Risk Management and Crisis Response Blog

Commodity Futures Trading Commission announces major whistleblower awards as the Securities Exchange Commission dials back payouts

Aug 24, 2018 3 MIN READ

The U.S. Commodity Futures Trading Commission (CFTC) announced on August 2, 2018 that it had made multiple whistleblower awards totalling more than $45-million. The statement comes on the heels of the CFTC’s announcement last month that it had issued its largest ever award to a whistleblower totalling $30-million. While CFTC seems poised to make increasingly large awards going forward, the SEC looks ready to head in the opposite direction, with proposed amendments to its whistleblower program that would give the regulator greater discretion to limit payouts in certain circumstances. As the Ontario Securities Commission’s whistleblower program ramps up, the evolving approaches of these more mature whistleblower programs in the U.S. will continue to be of interest north of the border.

A transformative year for the CFTC’s whistleblower program

The CFTC regulates the multitrillion dollar futures and option markets. Like the SEC, the CFTC’s whistleblower program was created under the Dodd-Frank Wall Street Reform and Consumer Protection Act of 2010, with whistleblowers eligible to receive between 10 percent and 30 percent of the amount of monetary sanctions the CFTC collects for a successful enforcement action that results from original information submitted by the whistleblower to the CFTC. While the SEC’s and the CFTC’s whistleblower programs are similar, the awards that the SEC has announced have tended to be considerably larger than the CFTC’s payouts.

However, in announcing the awards, the Director of the CFTC’s Division of Enforcement described the significant progress the CFTC’s whistleblower program has made so far in 2018, calling it a “transformative year” and noting that he expects the trend to persist as the CFTC “continues to receive increasing numbers of high-quality whistleblower tips.” Indeed, prior to the flurry of awards just announced, the CFTC had issued only a handful of awards totalling around $11-million.

In keeping with the CFTC’s confidentiality policy and its mandate to protect the identities of whistleblowers, it did not disclose the name of the enforcement action in which the whistleblower provided information, the award percentage granted to the whistleblower, or the exact dollar amount of the award granted.

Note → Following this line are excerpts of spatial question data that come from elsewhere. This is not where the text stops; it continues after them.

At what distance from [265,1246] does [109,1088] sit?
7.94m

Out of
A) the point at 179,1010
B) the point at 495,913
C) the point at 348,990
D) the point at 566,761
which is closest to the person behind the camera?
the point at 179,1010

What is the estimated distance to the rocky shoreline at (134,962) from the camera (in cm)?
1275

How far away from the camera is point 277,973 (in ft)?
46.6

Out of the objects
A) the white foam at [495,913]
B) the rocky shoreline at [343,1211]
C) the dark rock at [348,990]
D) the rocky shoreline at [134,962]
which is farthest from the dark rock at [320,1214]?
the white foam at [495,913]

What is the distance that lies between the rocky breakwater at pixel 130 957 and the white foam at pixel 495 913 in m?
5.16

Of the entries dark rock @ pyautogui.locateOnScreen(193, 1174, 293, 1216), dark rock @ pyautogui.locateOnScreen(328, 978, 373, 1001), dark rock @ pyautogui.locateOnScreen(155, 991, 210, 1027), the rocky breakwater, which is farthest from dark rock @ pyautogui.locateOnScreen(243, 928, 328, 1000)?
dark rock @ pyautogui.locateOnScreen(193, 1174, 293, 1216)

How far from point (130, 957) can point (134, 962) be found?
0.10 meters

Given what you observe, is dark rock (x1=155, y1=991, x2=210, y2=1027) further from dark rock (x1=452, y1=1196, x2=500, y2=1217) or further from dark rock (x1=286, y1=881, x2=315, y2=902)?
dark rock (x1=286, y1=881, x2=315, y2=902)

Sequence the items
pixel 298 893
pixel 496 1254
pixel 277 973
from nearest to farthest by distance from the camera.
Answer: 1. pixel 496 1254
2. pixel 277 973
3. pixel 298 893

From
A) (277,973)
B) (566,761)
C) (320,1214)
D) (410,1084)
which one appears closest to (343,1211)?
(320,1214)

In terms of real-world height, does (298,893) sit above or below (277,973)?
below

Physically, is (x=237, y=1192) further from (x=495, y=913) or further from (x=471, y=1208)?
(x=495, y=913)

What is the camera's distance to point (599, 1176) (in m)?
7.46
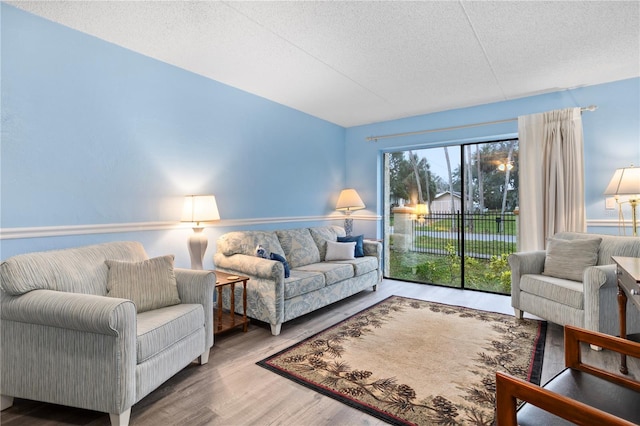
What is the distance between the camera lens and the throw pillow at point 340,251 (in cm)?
395

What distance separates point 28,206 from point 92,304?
1149 millimetres

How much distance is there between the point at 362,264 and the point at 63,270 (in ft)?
9.36

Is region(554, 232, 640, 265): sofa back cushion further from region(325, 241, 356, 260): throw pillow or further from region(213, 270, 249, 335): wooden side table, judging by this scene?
region(213, 270, 249, 335): wooden side table

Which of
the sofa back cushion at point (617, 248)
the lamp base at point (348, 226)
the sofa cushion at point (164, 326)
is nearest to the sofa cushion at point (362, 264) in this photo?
the lamp base at point (348, 226)

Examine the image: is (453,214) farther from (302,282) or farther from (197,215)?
(197,215)

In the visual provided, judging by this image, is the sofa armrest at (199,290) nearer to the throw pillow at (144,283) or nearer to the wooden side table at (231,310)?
the throw pillow at (144,283)

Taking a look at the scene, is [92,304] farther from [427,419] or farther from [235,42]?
[235,42]

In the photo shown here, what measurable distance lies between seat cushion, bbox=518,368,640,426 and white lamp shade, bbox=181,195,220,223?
257 cm

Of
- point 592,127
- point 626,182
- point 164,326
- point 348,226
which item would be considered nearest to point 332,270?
point 348,226

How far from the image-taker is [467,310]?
11.2 feet

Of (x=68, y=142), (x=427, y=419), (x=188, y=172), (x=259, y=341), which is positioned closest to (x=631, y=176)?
(x=427, y=419)

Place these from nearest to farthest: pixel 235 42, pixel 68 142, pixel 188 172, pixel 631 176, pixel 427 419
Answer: pixel 427 419
pixel 68 142
pixel 235 42
pixel 631 176
pixel 188 172

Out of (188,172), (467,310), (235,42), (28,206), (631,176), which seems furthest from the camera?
(467,310)

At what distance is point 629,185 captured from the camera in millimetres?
2895
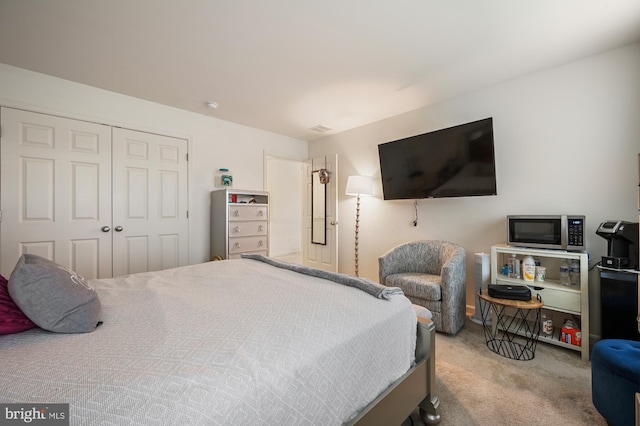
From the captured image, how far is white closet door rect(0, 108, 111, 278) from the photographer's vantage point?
2.50 meters

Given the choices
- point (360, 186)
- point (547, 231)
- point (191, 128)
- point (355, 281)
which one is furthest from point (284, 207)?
point (547, 231)

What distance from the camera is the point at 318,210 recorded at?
470 cm

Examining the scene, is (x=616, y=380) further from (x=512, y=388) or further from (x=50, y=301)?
(x=50, y=301)

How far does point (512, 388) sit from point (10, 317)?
2663 mm

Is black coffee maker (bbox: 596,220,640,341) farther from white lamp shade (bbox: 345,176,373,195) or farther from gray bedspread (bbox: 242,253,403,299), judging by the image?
white lamp shade (bbox: 345,176,373,195)

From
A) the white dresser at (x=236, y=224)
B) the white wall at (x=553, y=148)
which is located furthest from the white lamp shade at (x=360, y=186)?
the white dresser at (x=236, y=224)

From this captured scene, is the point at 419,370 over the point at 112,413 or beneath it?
beneath

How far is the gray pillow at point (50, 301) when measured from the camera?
1001 mm

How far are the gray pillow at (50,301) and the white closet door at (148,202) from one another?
2295mm

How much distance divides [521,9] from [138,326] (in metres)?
2.85

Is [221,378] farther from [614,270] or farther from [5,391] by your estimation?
[614,270]

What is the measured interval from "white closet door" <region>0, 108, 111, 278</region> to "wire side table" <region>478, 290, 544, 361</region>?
392 centimetres

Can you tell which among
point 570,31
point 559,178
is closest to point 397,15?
point 570,31

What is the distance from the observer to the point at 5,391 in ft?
2.24
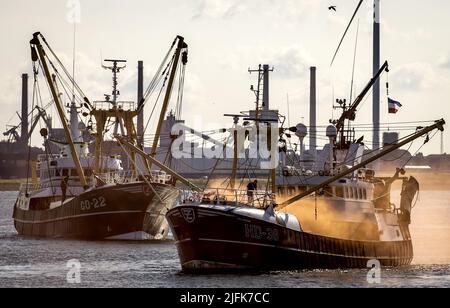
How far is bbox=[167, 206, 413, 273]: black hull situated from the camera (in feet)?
202

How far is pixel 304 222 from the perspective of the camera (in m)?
A: 71.1

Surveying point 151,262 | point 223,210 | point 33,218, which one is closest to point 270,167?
point 223,210

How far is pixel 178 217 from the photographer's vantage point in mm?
62938

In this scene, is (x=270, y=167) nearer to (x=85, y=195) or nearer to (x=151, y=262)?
(x=151, y=262)

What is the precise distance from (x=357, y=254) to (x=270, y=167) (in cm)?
770

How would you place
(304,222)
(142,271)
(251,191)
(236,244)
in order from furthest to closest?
(304,222) → (142,271) → (251,191) → (236,244)

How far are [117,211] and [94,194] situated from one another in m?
2.54

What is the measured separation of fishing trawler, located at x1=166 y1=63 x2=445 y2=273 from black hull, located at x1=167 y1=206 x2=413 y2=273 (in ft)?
0.17

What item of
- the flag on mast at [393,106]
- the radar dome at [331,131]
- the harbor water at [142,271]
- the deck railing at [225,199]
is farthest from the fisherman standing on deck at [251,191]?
the flag on mast at [393,106]

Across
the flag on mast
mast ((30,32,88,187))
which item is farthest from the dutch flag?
mast ((30,32,88,187))

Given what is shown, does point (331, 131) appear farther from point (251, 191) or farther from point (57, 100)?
point (57, 100)

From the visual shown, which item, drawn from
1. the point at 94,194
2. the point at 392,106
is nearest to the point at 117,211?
the point at 94,194

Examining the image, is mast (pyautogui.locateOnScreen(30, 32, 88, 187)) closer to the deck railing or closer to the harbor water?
the harbor water

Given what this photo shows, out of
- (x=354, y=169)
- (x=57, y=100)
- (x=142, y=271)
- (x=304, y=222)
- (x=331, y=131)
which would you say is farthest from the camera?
(x=57, y=100)
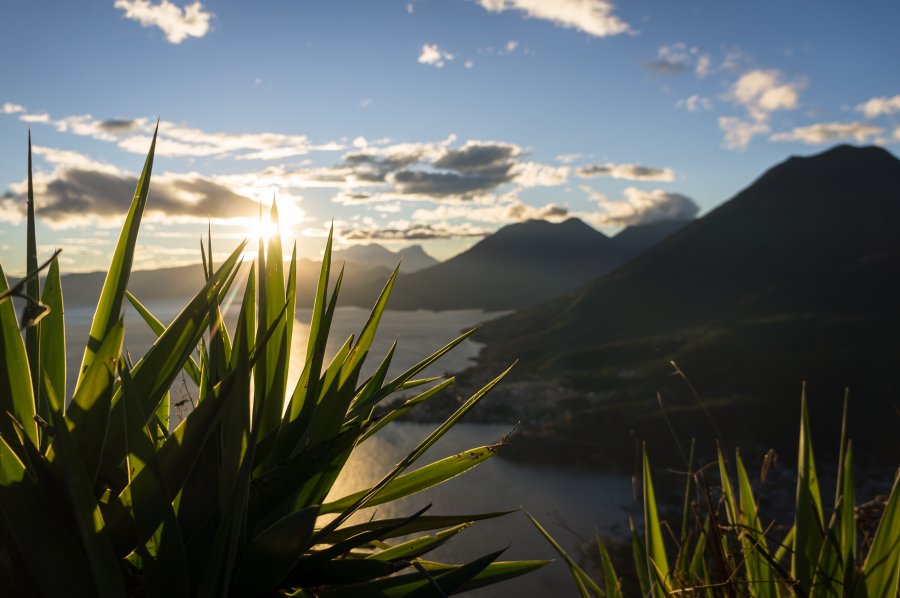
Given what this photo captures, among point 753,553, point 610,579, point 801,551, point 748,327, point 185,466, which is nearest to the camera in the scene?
point 185,466

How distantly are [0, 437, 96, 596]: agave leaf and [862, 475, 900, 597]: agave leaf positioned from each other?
207 centimetres

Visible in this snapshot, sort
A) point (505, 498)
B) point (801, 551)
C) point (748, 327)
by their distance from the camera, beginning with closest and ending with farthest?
point (801, 551), point (505, 498), point (748, 327)

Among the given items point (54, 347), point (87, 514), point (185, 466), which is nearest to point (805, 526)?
point (185, 466)

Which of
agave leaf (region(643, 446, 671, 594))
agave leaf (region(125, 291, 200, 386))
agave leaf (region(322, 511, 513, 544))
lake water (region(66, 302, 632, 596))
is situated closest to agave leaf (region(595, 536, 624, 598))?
agave leaf (region(643, 446, 671, 594))

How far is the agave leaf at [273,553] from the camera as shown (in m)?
1.11

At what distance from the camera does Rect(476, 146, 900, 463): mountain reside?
42562mm

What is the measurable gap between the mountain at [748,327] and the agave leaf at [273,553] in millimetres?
13709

SEC proposes to reduce awards payable

In June 2018, the SEC issued for comment proposed amendments to its whistleblower program that would have the effect of limiting the payouts to whistleblowers in certain circumstances. Under the current program, the SEC is required to pay a whistleblower between 10% and 30% of the sanctions recovered, with limited discretion by the Commission to depart from that range. This percentage-based approach has led to very large awards, as we have discussed in prior posts.

The proposed amendments would grant the Commission greater discretion in instances where the sanction amounts are greater than $100-million, or where awards to whistleblowers would be less than $2-million. In other words, the Commission would realize more flexibility to limit the staggeringly large awards that result by a near-automatic application of a percentage-based formula to a major sanction amount. Conversely, the Commission could exercise its discretion to “top up” awards for whistleblowers who might see relatively small payouts in cases where sanctions are minor. Whether the proposed amendments will ultimately be adopted, and in what form, remains to be seen.

Whistleblower awards in Ontario

As we have previously discussed, the Ontario Securities Commission program appears to be gaining steam, though no awards have been announced to date. The OSC’s whistleblower program caps amounts whistleblowers are entitled to receive at $5-million, eliminating the possibility for the kinds of stratospheric payouts seen in the U.S. Nevertheless, observers will be keen to see the OSC’s program begin to bear fruit for the Commission itself and for the whistleblowers who come forward to report wrongdoing.